(Spatial question rows)
+ + + + +

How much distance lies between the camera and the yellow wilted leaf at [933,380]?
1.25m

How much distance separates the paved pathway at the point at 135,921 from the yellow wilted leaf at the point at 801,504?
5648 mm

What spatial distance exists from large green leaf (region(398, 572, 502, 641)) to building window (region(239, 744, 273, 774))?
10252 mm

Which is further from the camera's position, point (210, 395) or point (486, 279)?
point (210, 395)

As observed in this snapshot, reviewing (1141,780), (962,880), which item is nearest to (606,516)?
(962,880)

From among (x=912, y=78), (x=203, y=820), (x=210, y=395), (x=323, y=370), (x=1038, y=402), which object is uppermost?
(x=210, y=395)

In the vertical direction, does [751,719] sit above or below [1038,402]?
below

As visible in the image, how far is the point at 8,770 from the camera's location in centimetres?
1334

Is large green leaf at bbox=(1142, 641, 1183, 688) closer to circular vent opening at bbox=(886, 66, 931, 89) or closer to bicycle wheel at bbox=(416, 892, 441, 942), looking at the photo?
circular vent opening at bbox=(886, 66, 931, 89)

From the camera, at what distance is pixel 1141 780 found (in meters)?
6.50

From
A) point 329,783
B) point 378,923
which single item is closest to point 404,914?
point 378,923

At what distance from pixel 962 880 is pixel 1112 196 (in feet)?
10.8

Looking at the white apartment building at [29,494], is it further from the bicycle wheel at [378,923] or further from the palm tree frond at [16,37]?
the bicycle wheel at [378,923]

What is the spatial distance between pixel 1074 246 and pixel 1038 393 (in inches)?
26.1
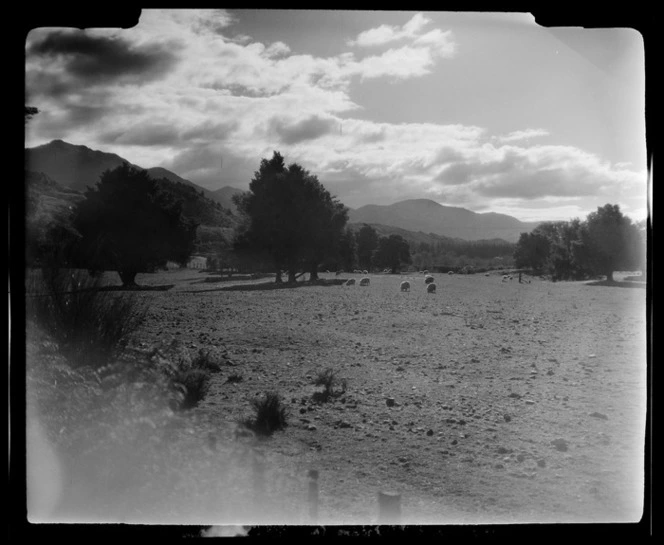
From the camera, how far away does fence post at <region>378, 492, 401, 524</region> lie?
9.41 ft

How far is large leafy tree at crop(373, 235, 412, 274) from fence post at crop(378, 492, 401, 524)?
6.78ft

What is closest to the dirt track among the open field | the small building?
the open field

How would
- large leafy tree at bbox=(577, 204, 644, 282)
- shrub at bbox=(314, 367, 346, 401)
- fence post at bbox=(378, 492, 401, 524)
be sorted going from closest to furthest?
fence post at bbox=(378, 492, 401, 524) < large leafy tree at bbox=(577, 204, 644, 282) < shrub at bbox=(314, 367, 346, 401)

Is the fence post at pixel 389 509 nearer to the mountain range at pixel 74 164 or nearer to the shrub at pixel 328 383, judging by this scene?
the shrub at pixel 328 383

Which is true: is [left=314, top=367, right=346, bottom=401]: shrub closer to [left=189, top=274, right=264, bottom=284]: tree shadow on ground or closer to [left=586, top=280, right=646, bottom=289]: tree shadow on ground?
[left=189, top=274, right=264, bottom=284]: tree shadow on ground

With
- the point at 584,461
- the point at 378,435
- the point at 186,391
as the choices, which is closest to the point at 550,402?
the point at 584,461

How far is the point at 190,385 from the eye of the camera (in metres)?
3.62

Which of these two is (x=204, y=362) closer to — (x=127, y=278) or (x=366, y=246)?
(x=127, y=278)

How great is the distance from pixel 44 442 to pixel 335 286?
2394mm

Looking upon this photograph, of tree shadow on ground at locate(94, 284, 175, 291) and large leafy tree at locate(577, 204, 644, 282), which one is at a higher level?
large leafy tree at locate(577, 204, 644, 282)

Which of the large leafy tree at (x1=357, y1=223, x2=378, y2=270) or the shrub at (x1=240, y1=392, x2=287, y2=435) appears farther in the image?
the large leafy tree at (x1=357, y1=223, x2=378, y2=270)

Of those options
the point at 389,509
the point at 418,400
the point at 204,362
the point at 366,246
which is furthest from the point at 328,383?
the point at 366,246

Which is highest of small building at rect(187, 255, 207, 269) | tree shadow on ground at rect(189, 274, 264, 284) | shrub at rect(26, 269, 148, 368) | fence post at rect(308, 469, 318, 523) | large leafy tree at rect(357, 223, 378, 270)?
large leafy tree at rect(357, 223, 378, 270)

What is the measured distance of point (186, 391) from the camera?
11.8 ft
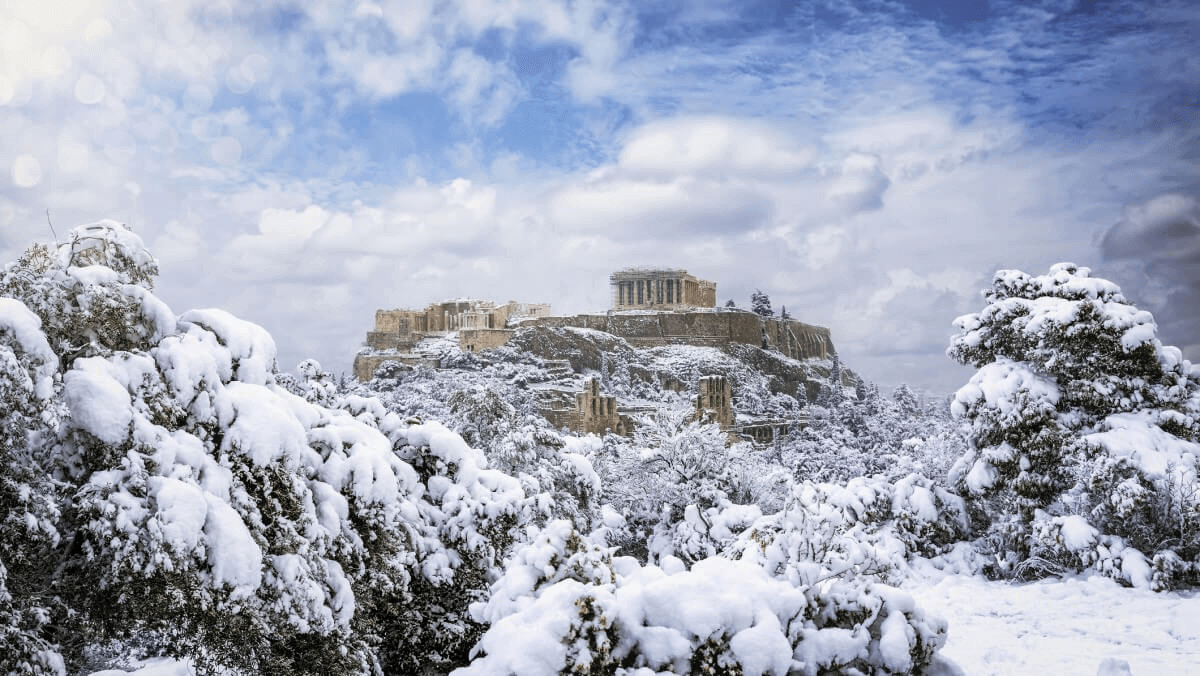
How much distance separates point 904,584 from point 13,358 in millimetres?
10870

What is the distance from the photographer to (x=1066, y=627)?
30.4 feet

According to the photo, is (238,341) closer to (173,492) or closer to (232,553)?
(173,492)

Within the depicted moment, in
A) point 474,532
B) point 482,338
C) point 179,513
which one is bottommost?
point 474,532

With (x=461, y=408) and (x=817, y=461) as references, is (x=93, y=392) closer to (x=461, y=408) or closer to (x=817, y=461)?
(x=461, y=408)

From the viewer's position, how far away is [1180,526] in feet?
35.4

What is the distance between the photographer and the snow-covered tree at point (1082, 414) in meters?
11.1

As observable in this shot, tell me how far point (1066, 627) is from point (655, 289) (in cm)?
7547

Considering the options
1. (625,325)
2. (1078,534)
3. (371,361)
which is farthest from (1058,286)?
(371,361)

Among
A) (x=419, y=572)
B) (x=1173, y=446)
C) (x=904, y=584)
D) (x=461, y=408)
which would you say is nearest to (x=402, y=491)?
(x=419, y=572)

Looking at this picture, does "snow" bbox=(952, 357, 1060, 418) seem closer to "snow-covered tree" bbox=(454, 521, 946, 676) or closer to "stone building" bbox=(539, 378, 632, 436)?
"snow-covered tree" bbox=(454, 521, 946, 676)

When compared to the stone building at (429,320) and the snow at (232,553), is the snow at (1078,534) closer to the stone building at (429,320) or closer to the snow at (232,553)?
the snow at (232,553)

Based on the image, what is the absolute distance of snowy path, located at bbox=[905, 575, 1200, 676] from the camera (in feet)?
25.8

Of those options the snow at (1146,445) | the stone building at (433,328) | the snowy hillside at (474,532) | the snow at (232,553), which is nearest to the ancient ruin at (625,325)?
the stone building at (433,328)

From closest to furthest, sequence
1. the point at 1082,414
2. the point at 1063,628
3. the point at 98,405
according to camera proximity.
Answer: the point at 98,405
the point at 1063,628
the point at 1082,414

+ + + + +

_Task statement_
Copy out every one of the rows above word for word, leaving out the pictures.

_Result of this exercise_
How much distance lies between the camera and the yellow wilted leaf at [933,380]?
1.25m

How much distance separates the paved pathway at the point at 135,921 from the yellow wilted leaf at the point at 801,504?
5648 mm

What spatial distance exists from large green leaf (region(398, 572, 502, 641)) to building window (region(239, 744, 273, 774))?
10252 mm

Which is further from the camera's position, point (210, 395) or point (486, 279)?
point (210, 395)

As observed in this snapshot, reviewing (1141,780), (962,880), which item is nearest to (606,516)?
(962,880)

From among (x=912, y=78), (x=203, y=820), (x=210, y=395), (x=323, y=370), (x=1038, y=402), which object is uppermost?
(x=210, y=395)

In the vertical direction, does [751,719] sit above or below [1038,402]?
below

As visible in the image, how far is the point at 8,770 from the camera's location in centimetres?
1334

Is large green leaf at bbox=(1142, 641, 1183, 688) closer to circular vent opening at bbox=(886, 66, 931, 89) or closer to bicycle wheel at bbox=(416, 892, 441, 942), looking at the photo?
circular vent opening at bbox=(886, 66, 931, 89)

From the camera, at what distance is pixel 1141 780 found (in meters)?
6.50

From
A) point 329,783
B) point 378,923
which single item is closest to point 404,914?
point 378,923

At what distance from pixel 962 880 is pixel 1112 196 (in feet)?
10.8

Looking at the white apartment building at [29,494], is it further from the bicycle wheel at [378,923] or further from the palm tree frond at [16,37]?
the bicycle wheel at [378,923]

What is the spatial distance between pixel 1074 246 and pixel 1038 393 (in inches)?
26.1
From the camera, how far away does fence post at <region>378, 492, 401, 524</region> lie?
9.41 ft

How far is large leafy tree at crop(373, 235, 412, 274) from fence post at crop(378, 492, 401, 524)?
6.78ft

What is closest to the dirt track among the open field | the small building?
the open field

How would
- large leafy tree at bbox=(577, 204, 644, 282)
- shrub at bbox=(314, 367, 346, 401)
- fence post at bbox=(378, 492, 401, 524)
be sorted going from closest to furthest?
fence post at bbox=(378, 492, 401, 524) < large leafy tree at bbox=(577, 204, 644, 282) < shrub at bbox=(314, 367, 346, 401)

Is the fence post at pixel 389 509 nearer to the mountain range at pixel 74 164 or nearer to the shrub at pixel 328 383, judging by this scene?
the shrub at pixel 328 383

Which is true: is [left=314, top=367, right=346, bottom=401]: shrub closer to [left=189, top=274, right=264, bottom=284]: tree shadow on ground or closer to [left=586, top=280, right=646, bottom=289]: tree shadow on ground?
[left=189, top=274, right=264, bottom=284]: tree shadow on ground

With
- the point at 584,461
- the point at 378,435
- the point at 186,391
as the choices, which is closest to the point at 550,402?
the point at 584,461

How far is the point at 190,385 from the eye of the camera (in metres)?
3.62

Which of these two is (x=204, y=362) closer to — (x=127, y=278) or (x=366, y=246)?
(x=127, y=278)

How great is the distance from pixel 44 442 to pixel 335 286?
2394mm

Looking upon this photograph, of tree shadow on ground at locate(94, 284, 175, 291) and large leafy tree at locate(577, 204, 644, 282), which one is at a higher level?
large leafy tree at locate(577, 204, 644, 282)

Which of the large leafy tree at (x1=357, y1=223, x2=378, y2=270) or the shrub at (x1=240, y1=392, x2=287, y2=435) appears farther in the image?
the large leafy tree at (x1=357, y1=223, x2=378, y2=270)

Of those options
the point at 389,509
the point at 418,400
the point at 204,362
the point at 366,246
which is furthest from the point at 328,383?
the point at 366,246

Which is highest of small building at rect(187, 255, 207, 269) | tree shadow on ground at rect(189, 274, 264, 284) | shrub at rect(26, 269, 148, 368) | fence post at rect(308, 469, 318, 523) | large leafy tree at rect(357, 223, 378, 270)?
large leafy tree at rect(357, 223, 378, 270)

What is the measured distance of point (186, 391) from the camera?
11.8 ft
How much distance separates point 904,584 from point 13,358 in millimetres?
10870

What is the distance from the photographer to (x=1066, y=627)?
30.4 feet

According to the photo, is (238,341) closer to (173,492) or closer to (232,553)?
(173,492)

Within the depicted moment, in
A) point 474,532
B) point 482,338
C) point 179,513
which one is bottommost?
point 474,532

With (x=461, y=408) and (x=817, y=461) as references, is (x=93, y=392) closer to (x=461, y=408) or closer to (x=817, y=461)?
(x=461, y=408)

From the viewer's position, how far away is [1180,526] in feet?
35.4

What is the distance between the photographer and the snow-covered tree at point (1082, 414) in meters?
11.1

As observable in this shot, tell me how far point (1066, 627) is from point (655, 289) (in cm)?
7547

Considering the options
1. (625,325)
2. (1078,534)
3. (371,361)
which is farthest from (1058,286)?
(371,361)

Among
A) (x=419, y=572)
B) (x=1173, y=446)
C) (x=904, y=584)
D) (x=461, y=408)
which would you say is nearest to (x=402, y=491)?
(x=419, y=572)

Looking at this picture, does "snow" bbox=(952, 357, 1060, 418) seem closer to "snow-covered tree" bbox=(454, 521, 946, 676) or closer to "stone building" bbox=(539, 378, 632, 436)?
"snow-covered tree" bbox=(454, 521, 946, 676)

When compared to the stone building at (429,320) and the snow at (232,553), is the snow at (1078,534) closer to the stone building at (429,320) or closer to the snow at (232,553)?
the snow at (232,553)

Based on the image, what is the absolute distance of snowy path, located at bbox=[905, 575, 1200, 676] from the camera (in feet)?
25.8

Of those options the snow at (1146,445) | the stone building at (433,328) | the snowy hillside at (474,532) | the snow at (232,553), which is nearest to the ancient ruin at (625,325)?
the stone building at (433,328)

From closest to furthest, sequence
1. the point at 1082,414
2. the point at 1063,628
3. the point at 98,405
according to camera proximity.
Answer: the point at 98,405
the point at 1063,628
the point at 1082,414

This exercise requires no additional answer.